▶ [Data section]:
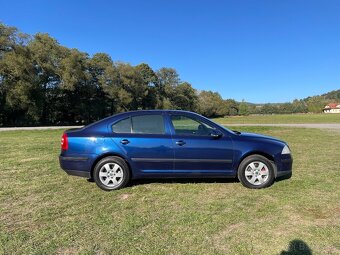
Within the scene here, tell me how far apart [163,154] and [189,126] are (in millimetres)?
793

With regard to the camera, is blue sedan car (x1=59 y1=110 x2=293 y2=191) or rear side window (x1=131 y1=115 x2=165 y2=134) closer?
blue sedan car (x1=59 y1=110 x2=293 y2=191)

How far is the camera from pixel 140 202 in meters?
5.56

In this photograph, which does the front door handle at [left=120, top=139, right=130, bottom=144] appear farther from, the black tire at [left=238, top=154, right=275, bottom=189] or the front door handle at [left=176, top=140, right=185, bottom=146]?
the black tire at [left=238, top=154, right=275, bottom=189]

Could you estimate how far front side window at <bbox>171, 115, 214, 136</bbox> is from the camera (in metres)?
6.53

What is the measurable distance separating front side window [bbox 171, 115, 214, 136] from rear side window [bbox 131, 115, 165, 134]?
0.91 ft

--

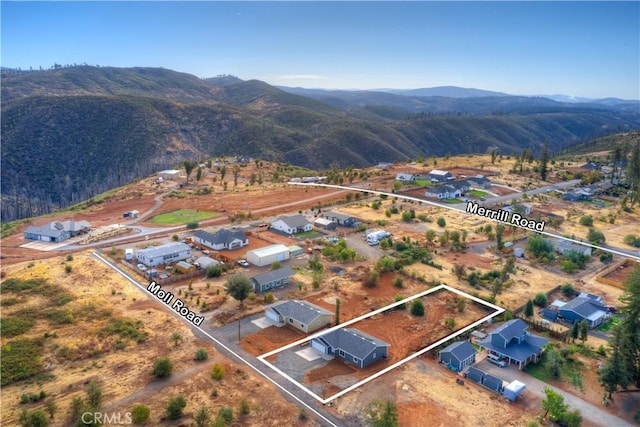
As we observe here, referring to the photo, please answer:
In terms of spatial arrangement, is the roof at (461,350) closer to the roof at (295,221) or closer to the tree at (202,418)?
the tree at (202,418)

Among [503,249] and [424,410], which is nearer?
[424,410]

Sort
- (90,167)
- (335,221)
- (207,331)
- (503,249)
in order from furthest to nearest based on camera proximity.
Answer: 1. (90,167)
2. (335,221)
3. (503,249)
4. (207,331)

▶ [The exercise]: Repeat the entries word for word, from the line containing "As we observe" through the line containing "4. (207,331)", ends included.

▶ [Finished answer]:
As we observe here, referring to the photo, please answer:
In terms of spatial arrangement, is the roof at (461,350) closer to the roof at (295,221) or closer to the tree at (202,418)?
the tree at (202,418)

Among [503,249] and [424,410], which is nearer?
[424,410]

Sort
- (90,167)
- (335,221)
- (207,331)
- (503,249)
in order from furthest to nearest based on camera proximity.
Answer: 1. (90,167)
2. (335,221)
3. (503,249)
4. (207,331)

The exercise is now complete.